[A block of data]
• • • •

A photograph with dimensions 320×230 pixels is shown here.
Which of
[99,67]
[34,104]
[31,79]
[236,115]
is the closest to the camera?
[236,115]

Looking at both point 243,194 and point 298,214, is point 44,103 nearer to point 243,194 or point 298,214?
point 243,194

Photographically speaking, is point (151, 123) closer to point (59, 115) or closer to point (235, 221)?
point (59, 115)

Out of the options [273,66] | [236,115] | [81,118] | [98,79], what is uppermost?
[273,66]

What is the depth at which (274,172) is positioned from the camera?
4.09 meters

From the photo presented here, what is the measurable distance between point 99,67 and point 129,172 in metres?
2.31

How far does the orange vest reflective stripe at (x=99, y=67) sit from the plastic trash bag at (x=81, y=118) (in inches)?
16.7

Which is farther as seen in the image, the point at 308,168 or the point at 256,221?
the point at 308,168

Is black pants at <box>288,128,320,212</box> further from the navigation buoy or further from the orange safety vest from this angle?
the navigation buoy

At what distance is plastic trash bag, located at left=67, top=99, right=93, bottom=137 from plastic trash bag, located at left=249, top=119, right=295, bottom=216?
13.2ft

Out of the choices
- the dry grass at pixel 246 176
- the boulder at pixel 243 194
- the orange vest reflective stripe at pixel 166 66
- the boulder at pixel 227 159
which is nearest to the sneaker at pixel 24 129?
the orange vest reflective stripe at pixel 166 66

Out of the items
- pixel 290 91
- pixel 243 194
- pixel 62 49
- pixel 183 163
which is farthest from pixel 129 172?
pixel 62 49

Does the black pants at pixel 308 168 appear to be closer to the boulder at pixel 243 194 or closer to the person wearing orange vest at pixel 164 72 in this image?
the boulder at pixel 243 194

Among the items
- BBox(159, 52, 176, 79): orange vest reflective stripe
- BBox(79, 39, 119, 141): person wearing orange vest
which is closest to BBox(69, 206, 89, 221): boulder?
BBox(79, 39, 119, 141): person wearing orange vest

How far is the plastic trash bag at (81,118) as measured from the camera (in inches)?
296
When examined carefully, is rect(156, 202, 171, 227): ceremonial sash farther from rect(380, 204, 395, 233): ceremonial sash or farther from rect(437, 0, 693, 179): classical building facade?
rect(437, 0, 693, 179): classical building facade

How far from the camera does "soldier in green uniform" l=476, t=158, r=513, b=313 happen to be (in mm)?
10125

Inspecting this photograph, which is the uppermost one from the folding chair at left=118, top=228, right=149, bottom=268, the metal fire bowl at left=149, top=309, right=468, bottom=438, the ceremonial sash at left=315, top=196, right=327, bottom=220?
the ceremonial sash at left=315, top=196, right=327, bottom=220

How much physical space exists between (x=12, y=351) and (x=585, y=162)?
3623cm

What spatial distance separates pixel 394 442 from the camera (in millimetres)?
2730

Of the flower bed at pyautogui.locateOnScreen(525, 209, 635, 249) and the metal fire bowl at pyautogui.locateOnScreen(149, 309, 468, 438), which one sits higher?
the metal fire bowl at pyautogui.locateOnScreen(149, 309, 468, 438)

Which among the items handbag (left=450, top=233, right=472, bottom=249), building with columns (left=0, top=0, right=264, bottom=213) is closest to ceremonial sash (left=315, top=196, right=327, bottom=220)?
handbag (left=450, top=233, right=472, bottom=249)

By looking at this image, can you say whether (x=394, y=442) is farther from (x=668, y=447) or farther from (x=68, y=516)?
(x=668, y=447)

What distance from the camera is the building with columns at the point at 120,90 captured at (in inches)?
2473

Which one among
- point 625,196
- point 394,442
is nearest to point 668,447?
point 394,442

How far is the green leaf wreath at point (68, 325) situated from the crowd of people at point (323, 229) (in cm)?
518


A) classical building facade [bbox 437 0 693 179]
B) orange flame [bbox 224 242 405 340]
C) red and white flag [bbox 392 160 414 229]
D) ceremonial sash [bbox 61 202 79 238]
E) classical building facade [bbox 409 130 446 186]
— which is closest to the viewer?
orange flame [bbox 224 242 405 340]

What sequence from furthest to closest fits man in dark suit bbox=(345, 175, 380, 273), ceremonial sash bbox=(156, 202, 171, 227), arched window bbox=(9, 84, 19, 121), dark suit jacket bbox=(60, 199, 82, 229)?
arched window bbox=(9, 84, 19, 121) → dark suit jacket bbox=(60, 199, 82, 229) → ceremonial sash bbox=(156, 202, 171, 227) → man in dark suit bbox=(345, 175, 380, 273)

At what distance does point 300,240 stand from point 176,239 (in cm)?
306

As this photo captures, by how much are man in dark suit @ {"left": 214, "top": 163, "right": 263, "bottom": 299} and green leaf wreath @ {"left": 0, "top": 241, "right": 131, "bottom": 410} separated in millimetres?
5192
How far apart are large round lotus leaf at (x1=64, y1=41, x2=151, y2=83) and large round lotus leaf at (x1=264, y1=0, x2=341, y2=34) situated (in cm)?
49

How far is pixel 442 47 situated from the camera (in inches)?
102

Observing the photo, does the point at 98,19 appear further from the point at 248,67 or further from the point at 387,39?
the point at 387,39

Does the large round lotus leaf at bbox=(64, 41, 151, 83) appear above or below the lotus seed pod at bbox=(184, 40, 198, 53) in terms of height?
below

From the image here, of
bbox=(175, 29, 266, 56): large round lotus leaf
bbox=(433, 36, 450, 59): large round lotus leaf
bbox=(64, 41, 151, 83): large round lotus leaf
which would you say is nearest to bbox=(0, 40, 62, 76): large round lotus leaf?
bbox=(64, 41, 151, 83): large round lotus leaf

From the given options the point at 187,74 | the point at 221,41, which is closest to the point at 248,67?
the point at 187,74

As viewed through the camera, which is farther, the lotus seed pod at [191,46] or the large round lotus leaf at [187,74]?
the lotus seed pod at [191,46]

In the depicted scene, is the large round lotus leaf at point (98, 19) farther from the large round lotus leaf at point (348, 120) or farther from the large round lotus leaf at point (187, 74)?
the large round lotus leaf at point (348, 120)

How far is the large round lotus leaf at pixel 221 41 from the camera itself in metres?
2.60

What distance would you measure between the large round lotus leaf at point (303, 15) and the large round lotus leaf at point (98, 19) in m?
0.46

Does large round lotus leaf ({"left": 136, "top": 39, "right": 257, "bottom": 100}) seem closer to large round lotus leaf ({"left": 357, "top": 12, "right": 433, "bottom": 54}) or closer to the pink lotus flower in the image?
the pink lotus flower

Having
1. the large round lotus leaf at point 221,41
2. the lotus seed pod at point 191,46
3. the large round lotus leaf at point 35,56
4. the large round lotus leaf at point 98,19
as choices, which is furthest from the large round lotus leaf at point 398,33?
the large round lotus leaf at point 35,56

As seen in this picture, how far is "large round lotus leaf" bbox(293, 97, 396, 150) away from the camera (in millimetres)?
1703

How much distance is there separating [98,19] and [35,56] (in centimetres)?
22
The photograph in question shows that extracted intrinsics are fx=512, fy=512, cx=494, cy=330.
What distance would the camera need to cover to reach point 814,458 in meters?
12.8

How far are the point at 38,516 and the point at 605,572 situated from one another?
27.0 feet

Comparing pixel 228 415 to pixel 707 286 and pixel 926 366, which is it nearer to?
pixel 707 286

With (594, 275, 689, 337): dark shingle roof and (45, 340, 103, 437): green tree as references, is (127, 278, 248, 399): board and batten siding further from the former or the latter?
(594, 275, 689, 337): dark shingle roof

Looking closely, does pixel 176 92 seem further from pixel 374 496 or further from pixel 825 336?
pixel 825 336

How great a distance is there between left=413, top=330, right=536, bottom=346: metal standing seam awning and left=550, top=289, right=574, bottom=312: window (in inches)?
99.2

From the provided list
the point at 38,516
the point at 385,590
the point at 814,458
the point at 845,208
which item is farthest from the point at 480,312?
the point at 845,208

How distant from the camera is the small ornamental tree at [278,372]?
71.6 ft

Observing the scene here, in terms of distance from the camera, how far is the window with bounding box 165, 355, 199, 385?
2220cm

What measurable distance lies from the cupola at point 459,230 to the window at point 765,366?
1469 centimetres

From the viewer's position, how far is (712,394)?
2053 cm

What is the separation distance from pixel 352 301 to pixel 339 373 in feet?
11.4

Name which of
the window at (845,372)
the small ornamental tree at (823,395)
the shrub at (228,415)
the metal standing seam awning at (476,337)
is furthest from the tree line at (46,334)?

• • • •

Exercise instructions
From the line containing "Looking closely, does" through the closing line of the material above, return every line exactly and omit all others.

Result for this exercise
Looking closely, does pixel 176 92 seem further from pixel 374 496 or further from pixel 825 336?
pixel 825 336

How great a distance is there between left=413, top=330, right=536, bottom=346: metal standing seam awning and left=550, top=289, right=574, bottom=312: window (in inches)?
99.2

From the provided list
the point at 38,516
the point at 385,590
the point at 814,458
the point at 845,208
which item is farthest from the point at 480,312?
the point at 845,208

How distant from the camera is the small ornamental tree at [278,372]?
71.6 ft

Observing the scene here, in terms of distance from the camera, how far is the window with bounding box 165, 355, 199, 385?
2220cm

What measurable distance lies from the cupola at point 459,230 to the window at point 765,366?
1469 centimetres

From the viewer's position, how far is (712,394)?
2053 cm

What is the separation distance from pixel 352 301 to pixel 339 373 in feet?
11.4

Name which of
the window at (845,372)
the small ornamental tree at (823,395)
the shrub at (228,415)
the metal standing seam awning at (476,337)
is furthest from the tree line at (46,334)?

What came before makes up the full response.